There's little doubt that, if Rudy and Hillary are the '08 nominees, Rudy will seek to paint his opponent as a calculating Machiavellian politician. But, given how he defended his immigrant-friendly principles back in 1995 - "sometimes leadership means taking unpopular positions, rejecting harmful political fads" - and how he is pandering today, he can merely level that charge by looking in the mirror.


Speaking of Hillary, I am intrigued by Democratic pollster Peter Hart's contention that her 2008 campaign is striking similar to Richard Nixon's 1968 campaign. (Or, as he specifically put it earlier this month, "Hillary Clinton is really Richard Nixon circa 1968.") Hart, who made the analogy based on his readings of the latest NBC-Wall Street Journal poll of voters nationwide (which he conducts with Republican counterpart Bill McInturff), was not intending to suggest that Hillary is a dead ringer for the Trickster; rather, he was referring to certain parallels in public perception, then and now.

Back then, with an unpopular war raging overseas, Nixon was a battle-tested partisan who was far more respected than liked. Voters saw him as polarizing figure who was not particularly trustworthy, but they viewed him as knowledgable and experienced. Similarly, as Hart says today, Hillary is respected for knowledge and experience (76 percent of Democrats, 51 percent of all adults), but not particularly likeable (49 percent of Democrats, 34 percent of all adults), or trustworthy (only 34 percent of all adults see her as "honest and straightforward").
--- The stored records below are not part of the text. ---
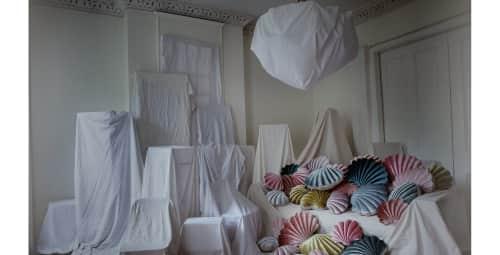 Tamar Mogendorff - Art and Pillows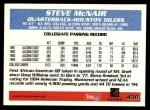 1995 Topps #430  Steve McNair  Back Thumbnail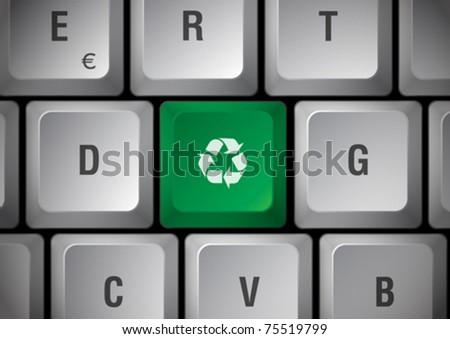 White recycling keyboard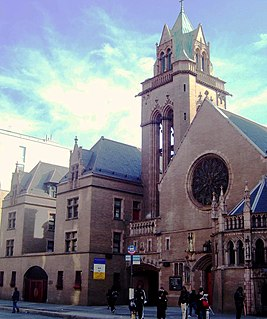 Immaculate Conception Church from west.jpg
Nixon in 1968 was seen as the ultimate survivor of partisan warfare, a gut fighter who had been knocked down repeatedly yet always bounced back. And Hillary actually advertises herself that way; as she put it the other day, "They've been after me for 15 years, and I'm still standing!"

Of course, we all know how Nixon turned out. Hart was not implying (nor am I) that Hillary as president would give us another Watergate - although I do find it noteworthy that her current hostility toward the press is vaguely Nixonian. Mostly, I would suggest that Hillary's chief obstacle, in the year ahead, is the lingering concern, among many Americans, that she does not fully represent a break with the polarized past, but merely its perpetuation.

Wednesday, November 21, 2007

Revenge of a duped Bush flunky

On the eve of your big holiday meal, here's an appetizer:

Presumably there are more onerous jobs in America than being George W. Bush's press secretary, but at least your average gravedigger or toll-booth worker isn't viewed by millions of his fellow citizens as a falsehood-peddling flunky who sold his integrity in the service of misplaced loyalty.

Such is Scott McClellan's fate, which explains why the former Bush spokesman is now trying to settle a few scores - with Bush himself, and other major players in this perpetually dissembling administration.

We've known for awhile that McClellan was trotted out, back in 2003, to falsely assure Americans that nobody in the White House had leaked Valerie Plame's confidential CIA status to the media (in retaliation for her husband's criticisms of Bush's case for war). McClellan told the press that he had checked with Scooter Libby and Karl Rove, and that both men had pleaded innocent to any involvement in the leak.

Court testimony later revealed that both men had lied to McClellan. And now, in a memoir scheduled for publication next April, McClellan is seeking to cleanse himself. He's hardly the first ex-Bushie to assail the administration (Paul O'Neil, Matthew Dowd, and George Tenet come to mind), and, once again, we are left to wonder why these people didn't blow the whistle a lot sooner. Nevertheless, here we have an erstwhile loyalist seeking to remove the knife that had been embedded in his back. It's yet another ignominious moment for this waning regime.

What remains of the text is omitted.